When I was around 10, Dad finally bowed to the reality that Indiana’s habitat had changed. What used to be grass fields full of rabbits had grown up into timber, the coyotes were coming on strong, and there just weren’t as many rabbits as there used to be. So the beagles all got sold, and he bought his first bird dogs, a German wirehair named Gretel and then later, an English pointer. Over the years, there’s also been a succession of Brittanies and more setters than I can count. I happily took up my role as bird boy and assistant dog trainer and followed Dad around the state doing training, and watching from the gallery at Shoot-to-Retrieve trials. I learned a lot about dog training and fell in love with bird hunting and bird dogs as I walked in Dad’s footsteps.
When I hit high school, I actually got to go on my first ever wild pheasant hunt, out in Creston, Iowa. That was back in the first years of the CRP program, and the birds were thick everywhere out there. In my memory, we all shot limits every day, but that may not have been reality. Also around that time, Dad helped me to shoot the first buck I ever killed with decent antlers, a weird non-typical that was standing in the middle of Big Walnut Creek. And when that deer went down in the creek, it was Dad who went swimming in that icy November water to retrieve him.

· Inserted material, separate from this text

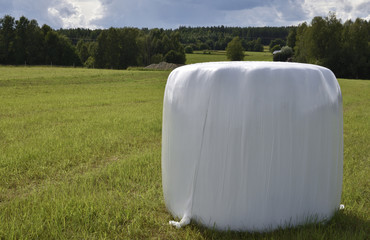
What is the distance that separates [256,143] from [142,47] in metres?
92.0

Dad still loves to hunt and I still love to hunt with him. When our relationship was rocky (as it was sometimes), we could always go hunting together, and so I treasure hunting partly for that reason. And I still walk in his footsteps in many ways.
I often think back to those early days in the woods, when we would wander around together hunting. I often had literally no idea where we were, yet somehow we always wound up back at the truck. I have realized over the years how much my life owes to him, because no matter how my life wandered, he was always there, pointing me the way back to the Lord. I don't think I would be a Christian, never mind a Christian pastor, were it not for my dad's example of faithful Christian manhood and leadership, nor do I think I would a good husband and father if not for his modeling it for me.
Thanks, Dad. You have always led me Home.